Pair : Gaara x Tenten

Genre : Romance, Fantasy, a bit of Humor—might more or less than "a bit"

Disclaimer : Naruto © Masashi Kishimoto, She is a Psychic © Izumi Nairi :D

Rate : K+

Story's note : AU, court-centric, some out of character—I hope no…


She is a Psychic

Chapter 15

.

Tenten menarik napas panjang. Ini kali pertama dia berada di luar kediamannya setelah dua minggu lebih tidak diperbolehkan meninggalkan kamar oleh tabib istana—yang dia yakin pasti atas perintah Sang Kaisar. Nyaris saja dia berpikir Gaara berusaha mengurungnya supaya dia tidak kabur lagi dari Istana, lalu kemudian dia berpikir Gaara tidak mungkin melakukannya.

Sekarang dia sedang duduk-duduk sendirian di gazebo di taman istana, tidak ada niat untuk kabur atau semacamnya, jadi pasti—semoga, tambahnya dalam hati—Gaara tidak akan marah saat melihatnya.

Dia melirik ke salah satu lorong di dekat taman, memastikan Ino dan Kurenai maupun beberapa pengawal tidak beranjak dari tempat mereka—yang dia inginkan sebenarnya cuma menghirup udara bebas, jauh dari orang-orang yang melihatnya dengan sorot mata, dia tidak terlalu yakin, kasihan atau sedih atau khawatir. Atau malah curiga.

Satu-satunya orang yang bisa dengan nyaman dia ajak bicara adalah Tsunade, dan setelah dia mendengar kabar bahwa pembersihan dari para pemberontak yang belum tertangkap sudah hampir selesai, cenayang legendaris itu pulang ke Utara dengan Yugao.

Meskipun ada dua dayang yang senantiasa menemani dan mendukungnya, Ino dan Kurenai, dia merasa menceritakan uneg-unegnya pada mereka tidak akan menyelesaikan masalah. Malah mungkin akan membuat pikirannya bertambah runyam karena kekhawatiran mereka yang makin menjadi-jadi, terlebih setelah tabib mendiagnosisnya kemungkinan akan ada trauma psikis yang akan berdampak di masa depan—membuatnya seolah-olah jadi lemah mental dan semacamnya—dan menyebabkan semua orang di sekitarnya heboh sendiri. Tentu tidak bagi Tsunade, karena dia tahu apa yang Tenten alami.

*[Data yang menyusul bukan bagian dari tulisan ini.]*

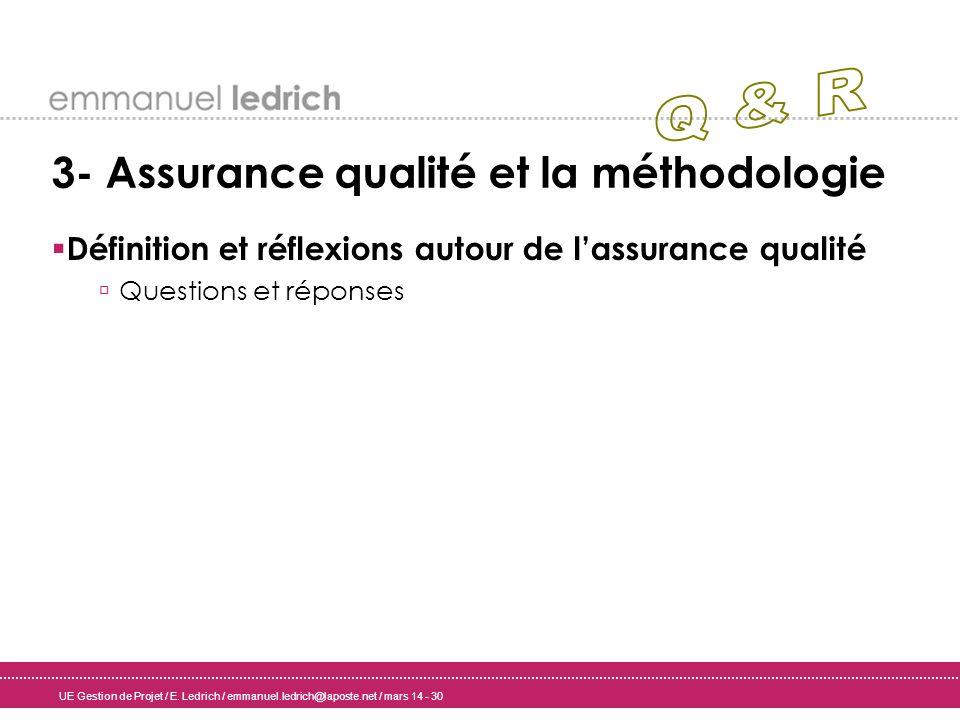 UE Gestion de Projet / E. Ledrich / emmanuel.ledrich@laposte.net / mars 14 - 30 3- Assurance qualité et la méthodologie Définition et réflexions autou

Tenten tahu apa yang dia alami, apa yang dia rasakan, dan apa yang akan dia lakukan kalau sesuatu yang buruk terjadi padanya. Dia sudah melakukan berbagai hal, dari rasional hingga hal paling konyol yang tidak bisa diterima bahkan oleh akal sehatnya—setelah dia melakukannya, dan dengan sedikit pengalamannya di masa lalu dalam menghadapi masalah, Tenten pikir cukup meyakinkan kalau dia memutuskan dirinya baik-baik saja.

Meskipun terkadang dia mimpi buruk, terlebih sampai sekarang dia belum melihat Neji—surat yang diterimanya, sense yang diterimanya mengatakan lelaki bermata pucat itu baik-baik saja, tapi itu tidak cukup.

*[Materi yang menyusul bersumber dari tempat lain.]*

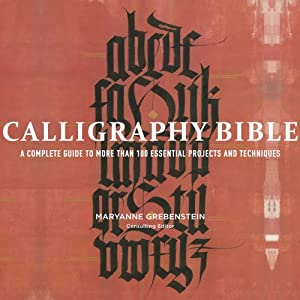 Downloads Calligraphy Bible: A Complete Guide to More Than 100 Essential Projects and Techniques
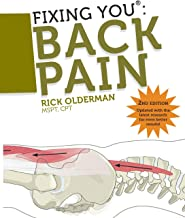 Fixing You: Back Pain 2nd edition: Self-Treatment for Back Pain, Sciatica, Bulging and Herniated Discs, Stenosis, Degenerative Discs, and other Diagnoses.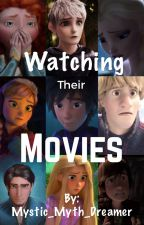 Watching Their Movies by Mystic_Myth_Dreamer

Lagi, dia menghela napas, membiarkan rongga dadanya terisi oleh udara musim dingin yang menusuk daging dan tulangnya kalau saja dia tidak dibalut kimono dan selimut tebal yang dia pakai. Lagi, dia membayangkan berada di Utara dan melakukan hal yang sama seperti sekarang, di serambi depan rumah Tsunade, ditemani teh yang masih mengepulkan asapnya, melihat ke arah Yugao yang tengah bermain-main dengan kelinci yang mereka pelihara. Tsunade akan terus memejamkan mata, kemudian mengatakan beberapa nasihat padanya tentang "bagaimana caranya menjalani kehidupan senormal mungkin." Dia hanya terdiam, mendengarkan semua ucapan Tsunade, menganggukkan kepala, lalu menanyakan beberapa hal tentang "normal" ketika dia sendiri sudah merasa ketidaknormalannya adalah hal yang normal. Yang dia tahu, Tsunade tidak pernah mengatakan apapun setelah itu, hanya tersenyum singkat, kemudian masuk ke dalam rumah sambil membawa cangkir tehnya.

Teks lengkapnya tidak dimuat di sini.